The work feels natural, as if I have been doing it for much longer, and through it I feel more connected to Wisconsin’s agricultural heritage and to my own family’s heritage. It’s good to really see the tender care and hard work that goes into the dairy products we enjoy.
The next morning, after breakfasting on Mary’s buckwheat pancakes and homemade kefir, we walk through the woods, looking for morels. We don’t find any, but I am able to pick more than a peck of fiddlehead ferns, which, when tightly coiled, are perfect for eating.
When I return home, I prepare supper for my family, sautéing the fiddleheads and topping them with Mary’s award-winning sheep’s milk cheese.
It was, I tell them, the best trip ever.
JOIN THE FORCE
HOW IT WORKS: Friendship Force chapters (there are more than 300 of them worldwide) are chartered by Friendship Force International, which is located in Atlanta, Ga.

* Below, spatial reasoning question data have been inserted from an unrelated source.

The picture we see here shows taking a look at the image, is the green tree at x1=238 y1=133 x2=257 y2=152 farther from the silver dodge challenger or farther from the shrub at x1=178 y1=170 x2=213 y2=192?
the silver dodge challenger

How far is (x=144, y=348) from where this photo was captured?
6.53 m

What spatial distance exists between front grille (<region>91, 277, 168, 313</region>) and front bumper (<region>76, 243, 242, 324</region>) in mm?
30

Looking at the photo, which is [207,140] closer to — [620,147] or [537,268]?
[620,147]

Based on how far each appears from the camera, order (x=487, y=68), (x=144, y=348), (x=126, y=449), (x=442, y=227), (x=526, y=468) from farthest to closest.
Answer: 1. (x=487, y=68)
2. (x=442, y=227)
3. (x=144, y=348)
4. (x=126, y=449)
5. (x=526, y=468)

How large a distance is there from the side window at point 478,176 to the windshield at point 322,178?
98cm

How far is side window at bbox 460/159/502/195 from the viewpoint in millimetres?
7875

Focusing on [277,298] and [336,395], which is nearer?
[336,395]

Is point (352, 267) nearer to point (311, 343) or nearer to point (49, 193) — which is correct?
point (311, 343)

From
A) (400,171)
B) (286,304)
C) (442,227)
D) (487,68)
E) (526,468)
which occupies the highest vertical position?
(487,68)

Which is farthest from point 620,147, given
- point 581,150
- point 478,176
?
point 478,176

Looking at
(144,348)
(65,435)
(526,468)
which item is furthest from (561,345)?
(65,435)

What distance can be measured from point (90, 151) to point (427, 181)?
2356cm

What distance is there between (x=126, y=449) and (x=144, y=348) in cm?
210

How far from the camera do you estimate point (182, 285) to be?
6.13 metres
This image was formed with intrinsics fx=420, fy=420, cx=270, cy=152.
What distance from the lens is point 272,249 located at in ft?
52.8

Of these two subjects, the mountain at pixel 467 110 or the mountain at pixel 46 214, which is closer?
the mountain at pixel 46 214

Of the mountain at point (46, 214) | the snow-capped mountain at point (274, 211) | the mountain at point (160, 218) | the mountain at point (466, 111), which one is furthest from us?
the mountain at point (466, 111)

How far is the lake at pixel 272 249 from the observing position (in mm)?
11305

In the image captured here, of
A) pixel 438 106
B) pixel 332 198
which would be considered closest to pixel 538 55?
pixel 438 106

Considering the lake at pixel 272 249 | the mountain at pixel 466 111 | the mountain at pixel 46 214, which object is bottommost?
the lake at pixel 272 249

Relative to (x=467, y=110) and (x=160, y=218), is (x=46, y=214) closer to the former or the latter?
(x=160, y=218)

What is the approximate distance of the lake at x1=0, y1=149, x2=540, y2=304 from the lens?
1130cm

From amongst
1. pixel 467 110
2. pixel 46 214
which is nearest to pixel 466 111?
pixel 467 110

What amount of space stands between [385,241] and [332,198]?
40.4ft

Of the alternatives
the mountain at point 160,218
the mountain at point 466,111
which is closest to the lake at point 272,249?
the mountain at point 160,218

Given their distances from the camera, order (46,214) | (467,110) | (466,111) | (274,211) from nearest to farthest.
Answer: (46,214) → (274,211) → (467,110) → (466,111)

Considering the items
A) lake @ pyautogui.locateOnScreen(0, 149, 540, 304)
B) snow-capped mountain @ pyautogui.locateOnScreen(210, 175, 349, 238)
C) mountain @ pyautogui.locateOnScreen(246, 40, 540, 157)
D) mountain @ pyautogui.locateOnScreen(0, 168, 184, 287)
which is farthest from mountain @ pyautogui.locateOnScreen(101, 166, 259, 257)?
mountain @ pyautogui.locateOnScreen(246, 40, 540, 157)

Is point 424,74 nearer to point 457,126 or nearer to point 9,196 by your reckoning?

Anyone can apply to participate in an exchange. There is plenty of useful information, including upcoming planned trips, on the Friendship Force Web site. Sample upcoming trips include: “Environmentally Friendly Eco-Exchange to Costa Rica”; “Hay River, Northwest Territories, Canada”; and “Humanitarian Library Project in Vietnam.”
SERVAS, WITH A SMILE
HOW IT WORKS: Prospective members have to be interviewed before they can travel or host, and travelers must send a letter of introduction before trips. Typically, a visit lasts two nights, and the traveler joins the host in everyday activities. This eliminates anyone intending to use Servas as a way to just obtain free lodging. ADVICE FOR TRAVELERS: It is not a written rule, but often, your host will make or take you out to dinner your first night, and you will treat them to dinner your second night.
THE FARM TEAM
IF WWOOF-ING IT ISN’T YOUR STYLE, GET YOUR HANDS DIRTY WITH THESE OTHER AGRITOURISM OPTIONS.
GRAPE ESCAPE
At the Hope-Merrill House in Sonoma County, Calif. (1.5 hours from San Francisco) guests can learn how to make wine. Three weekends each fall and each spring, they harvest and then blend and bottle wine with owners Cosette and Ron Scheiber.
CHEESE IT
At Rinconada Dairy, in beautiful San Luis Obispo County (3.5 hours from Los Angeles), guests can work in an organic garden, feed sheep and goats, help with milking, or just enjoy a game of petanque—all while staying at a rustic hacienda-style ranch house.
BACK AT THE RANCH
The Palmquist Farm is a working beef, buffalo, deer and tree farm with cottage-like accommodations in Brantwood, Wis. (3 hours from Green Bay), where guests can go hunting or explore the 800-acre Northwoods property.
A TOUCH OF TUSCANY
The Dublin Farm Bed & Breakfast in Dublin, Ga. (2 hours from Atlanta) is modeled after luxurious agriturismo experiences in Italy. There is less farm work to be done, but that doesn’t take away from how good all the locally sourced food tastes at the on-site restaurant.